─── EXTRACTED TEXT ───
If those two don’t make it, that leaves us without five players who you’d consider part of our regular Premier League XI, plus one of its most trusted subs, and given the fairly strict delineation between that side and the ‘fringe’ XI that has played in Europe and the Carabao Cup it’s a real worry – not least because the manager has made the division pretty clear throughout the season so far.

I think he’ll go with a back three tonight, as it’s been successful against Chelsea in recent matches. The FA Cup final, the Community Shield, the 0-0 draw at Stamford Bridge in a game from which he had to get something after that pounding at Anfield. It seems to work against them. The question is, in the absence of Koscielny, who fills in? Will it be the experience of Per Mertesacker, or does he trust his young players and bring in Rob Holding.

If nothing else, a trio of Chambers, Mustafi, and Holding is a nod to the future, and in a big game may well give us a good idea of how they might function. Or not. In which case serious thought should be given to what we’re going to do with our central defenders going forward.

I hope that Ozil makes it, because it’s clear we need someone with the craft in the final third that was so badly missing against West Brom. Alexis tried to take up that creative burden, dropping deep and looking for others to make the runs that never happened, and we need him closer to the opposition penalty area to be really effective.

We also need to stop playing like Alexandre Lacazette is Olivier Giroud. He is not the kind of striker to play with his back to goal that we can hit wall passes off. He did his best against a packed West Brom defence on Sunday, but that’s not his game, and we need to see him playing off the shoulder of the defenders. ‘See’ being the operative word here, because that’s what he generally does but we continue to be blind to that option far too often.

With just two wins in our last seven Premier League games, three points tonight are absolutely vital in our chase for a top four spot. That’s the reality of our season, and right now there’s a six point gap between us and Liverpool, although we do have tonight’s game in hand. A win tonight would put Chelsea 10 points ahead of us, United are already 9 in front, and barring any collapse from those two, it means that it’s going to be a three team shoot out for fourth between us, Liverpool and Sp*rs.
─── EXCERPTED RECORDS ───
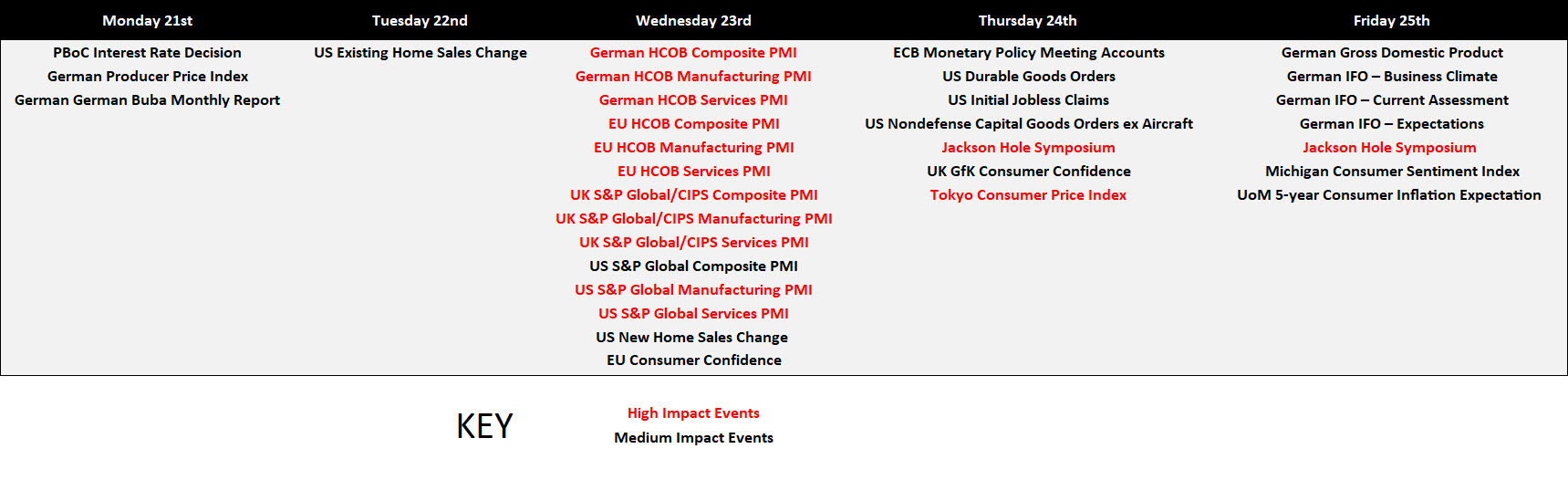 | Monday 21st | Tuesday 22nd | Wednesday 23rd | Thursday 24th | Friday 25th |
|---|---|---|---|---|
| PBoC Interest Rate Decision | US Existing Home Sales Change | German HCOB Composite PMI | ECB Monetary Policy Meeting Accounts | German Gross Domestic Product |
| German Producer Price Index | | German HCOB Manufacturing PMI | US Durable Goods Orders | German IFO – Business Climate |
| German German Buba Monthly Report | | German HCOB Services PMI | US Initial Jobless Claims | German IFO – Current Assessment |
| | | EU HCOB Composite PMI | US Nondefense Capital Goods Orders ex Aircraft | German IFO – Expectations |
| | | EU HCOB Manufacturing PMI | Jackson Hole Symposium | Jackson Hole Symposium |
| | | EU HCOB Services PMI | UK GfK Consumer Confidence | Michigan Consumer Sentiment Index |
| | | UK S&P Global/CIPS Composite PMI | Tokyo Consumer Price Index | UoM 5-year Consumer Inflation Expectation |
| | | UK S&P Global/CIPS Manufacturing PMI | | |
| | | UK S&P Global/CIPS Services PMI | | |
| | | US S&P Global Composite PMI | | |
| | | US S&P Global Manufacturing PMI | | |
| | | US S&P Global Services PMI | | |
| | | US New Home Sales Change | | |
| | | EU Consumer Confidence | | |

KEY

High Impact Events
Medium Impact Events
───
─── EXCERPTED RECORDS ───
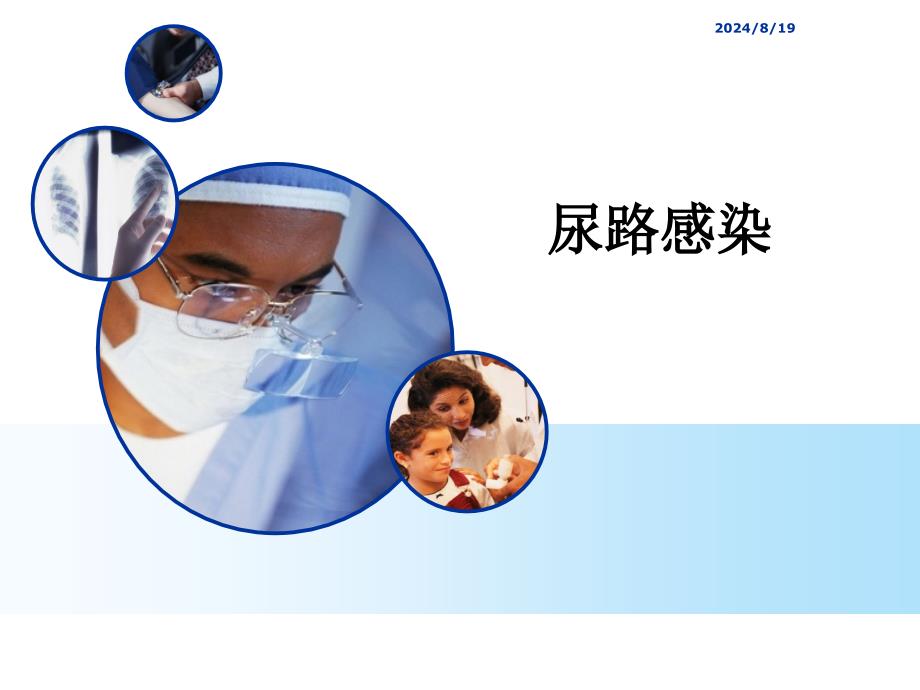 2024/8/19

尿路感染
───
─── EXCERPTED RECORDS ───
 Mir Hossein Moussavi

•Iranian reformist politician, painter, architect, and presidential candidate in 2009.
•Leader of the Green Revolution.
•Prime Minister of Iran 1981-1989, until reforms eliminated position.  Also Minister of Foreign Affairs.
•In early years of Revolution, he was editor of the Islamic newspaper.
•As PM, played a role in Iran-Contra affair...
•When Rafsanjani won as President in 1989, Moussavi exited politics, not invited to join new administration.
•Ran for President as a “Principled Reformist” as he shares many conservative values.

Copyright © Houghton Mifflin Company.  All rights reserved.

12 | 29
───
:: HOW TO COMPLETE THIS TASK ::
In the match preview, answer these:
1. Which three players make up the back trio described as "a nod to the future"?
2. In which match was craft in the final third "so badly missing"?
3. How many wins does the team have in its last seven Premier League games?

:: EXERCISE ANSWER ::
1. Chambers, Mustafi, and Holding
2. The match against West Brom
3. Two